Question on how to model spike and slab priors

Hi,
I am new to the pymc3 community, and I have a question on how to apply spike and slab prior on variables.

Here is my model:

Y = X\beta + \epsilon
\beta_i \sim (1-\gamma_i)N(0,0.001^2) + \gamma_i N(0,\sigma_1^2)
\gamma_i \sim \text{Bernoulli }(\pi)
\pi \sim \text{Beta}(1,1)
\epsilon \sim N(0,\sigma_e^2)
\sigma_1 \sim \text{HalfCauchy}(5)
\sigma_e \sim \text{HalfCauchy}(5)

\beta and \gamma are vectors with length = n, in other words, length(beta) == length(gamma) ==n .

I cannot find examples showing mixture on the variables, and I am not sure what I wrote is correct or not.

here is my pymc3 model:

sigma_1 = pm3.HalfCauchy('sigma_1',5)
sigma_e= pm3.HalfCauchy('sigma_e',5)
pi = pm3.Beta('pi',1,1)
gamma = pm3.Bernoulli('gamma',p = pi,shape = n)
mixture_sd = pm3.math.switch(gamma > 0.5, sigma_1, 0.001)
beta = pm3.Normal('beta',mu = 0,sigma = mixture_sd, shape = n)
mu = tt.dot(X,beta)
likelihood = pm3.Normal('y',mu = mu, sigma = sigma_e,observed = y)

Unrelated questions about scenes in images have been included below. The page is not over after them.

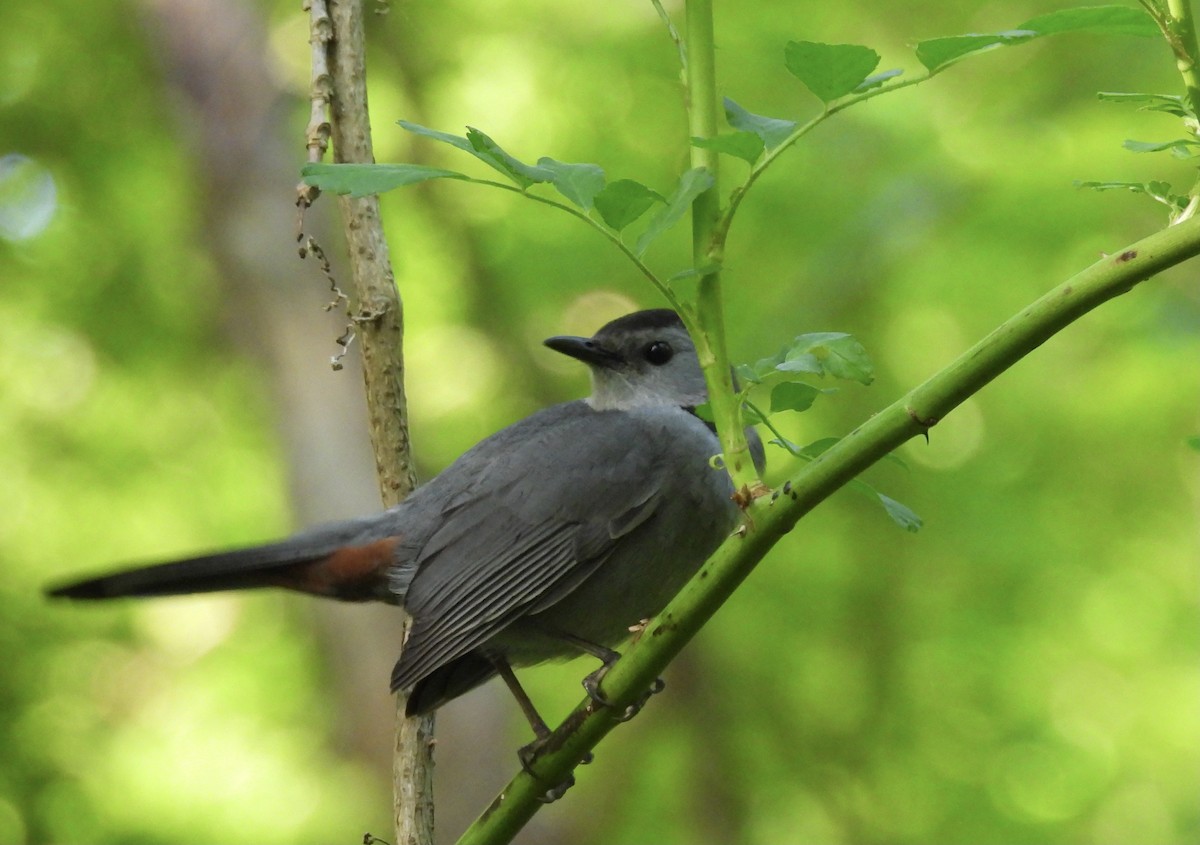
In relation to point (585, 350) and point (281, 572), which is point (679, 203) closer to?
point (281, 572)

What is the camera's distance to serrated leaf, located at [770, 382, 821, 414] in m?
1.74

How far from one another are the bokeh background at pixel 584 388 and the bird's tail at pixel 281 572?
2958 millimetres

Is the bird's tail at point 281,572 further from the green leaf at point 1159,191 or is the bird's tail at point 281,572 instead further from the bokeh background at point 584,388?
the bokeh background at point 584,388

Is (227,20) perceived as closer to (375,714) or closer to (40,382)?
(40,382)

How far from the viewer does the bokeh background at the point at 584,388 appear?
6294mm

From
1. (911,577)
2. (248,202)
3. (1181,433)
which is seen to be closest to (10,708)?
(248,202)

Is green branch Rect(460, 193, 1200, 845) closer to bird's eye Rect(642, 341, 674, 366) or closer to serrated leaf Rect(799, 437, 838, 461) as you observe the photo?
serrated leaf Rect(799, 437, 838, 461)

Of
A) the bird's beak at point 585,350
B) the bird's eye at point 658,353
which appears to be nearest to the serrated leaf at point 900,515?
the bird's beak at point 585,350

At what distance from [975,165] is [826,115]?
4640mm

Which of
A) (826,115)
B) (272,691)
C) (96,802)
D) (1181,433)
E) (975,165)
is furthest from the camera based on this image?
(272,691)

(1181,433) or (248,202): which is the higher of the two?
(248,202)

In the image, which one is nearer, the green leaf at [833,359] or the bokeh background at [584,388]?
the green leaf at [833,359]

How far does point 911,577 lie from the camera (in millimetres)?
7113

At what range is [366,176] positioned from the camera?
161 centimetres
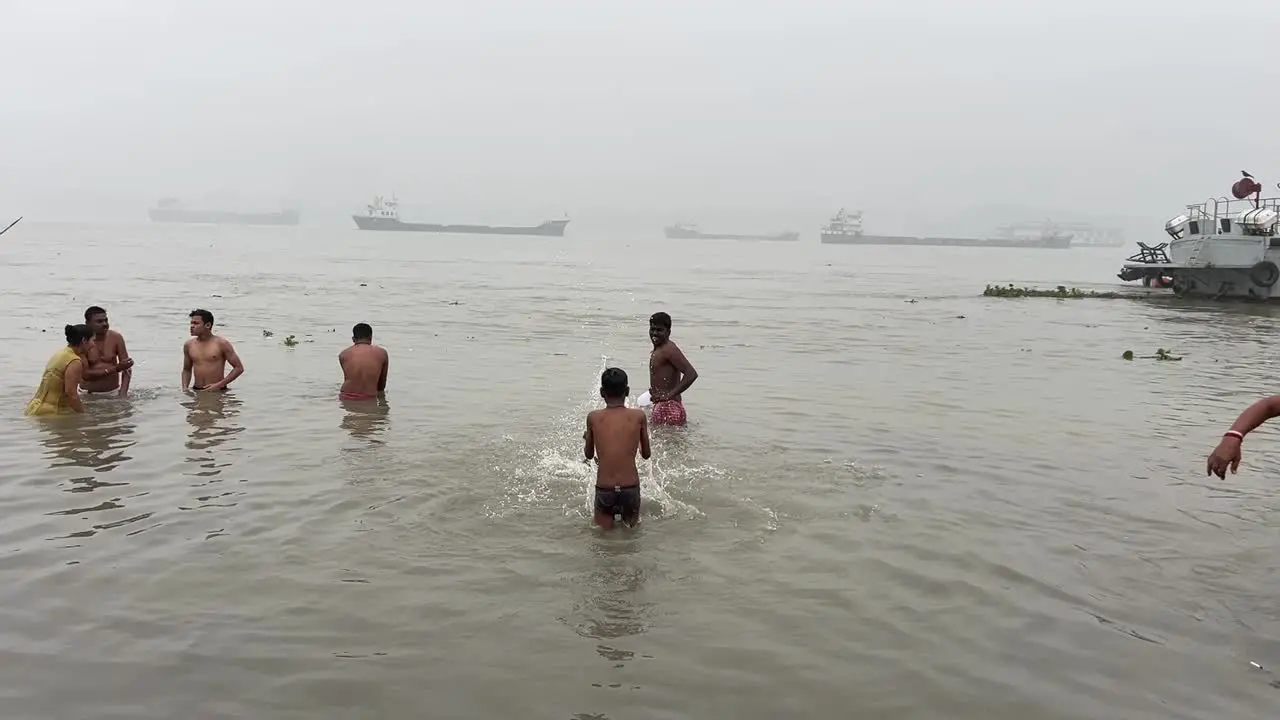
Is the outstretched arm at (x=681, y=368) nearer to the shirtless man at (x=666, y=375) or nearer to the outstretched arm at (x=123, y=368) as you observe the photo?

The mean(posterior) for \pi and \gamma are too small to be true. The program almost always reports that all of the \beta_i comes from N(0,0.001^2).

I would really appreciate it if someone can help me on this.

Thanks

Xing

Interesting, I posted a similar question yesterday:

What you specify, can be pretty easily modeled in PyMC3:

def beta_spike_slab(shape,spike):

inclusion_prop = 0.05
beta_spike = pm.Normal(‘beta_spike’, 0, spike, shape=shape)

beta_slab = pm.Normal(‘beta_slab’, 10, shape=shape)

gamma = pm.Bernoulli(‘gamma’, inclusion_prop, shape=shape)

beta_spike_slab = pm.Deterministic(‘beta_spike_slab’,(beta_spike * (1-gamma)) + ((beta_slab * gamma)))
return beta_spike_slab

but this leads to slow sampling, because it is needed to marginalize over the bernoulli distribution.
I have not found a way to do this without divergence/sampling problems, so if anyone has any ideas, I would love to hear them!

Thank you very much. In your code, did you mean

beta_slab = pm.Normal(‘beta_slab’, 0, 10, shape=shape)

In addition, did you spot anything wrong with my implementation?

Yes, that is what I meant.
I see youve updated your post with your model.

What are your sampling options? Because you cannot use NUTS for discrete variables, you need to (dramatically) increase your tuning steps. When I choose

trace = pm.sample(1000, tune=12000, nuts={"target_accept": 0.99})

with (this is adapted with your code)

sigma_1 = pm.HalfNormal('sigma_1',10, shape=shape)
pi = pm.Beta('pi',2,7)
gamma = pm.Bernoulli('gamma',p = pi,shape = shape)
mixture_sd = pm.Deterministic('mixture_sd', pm.math.switch(gamma > 0.5, sigma_1, 0.001))
beta = pm.Normal('beta',mu = 0,sigma = mixture_sd, shape = shape)

I do get the right beta coefficients with my toy dataset.

And I think the next step would be to not use match.switch, but replace it with a continous function like tt.net.sigmoid, to improve sampling, see Frequently Asked Questions

I used NUTS for the continues variables and metropolis for gamma. I found it to be very slow.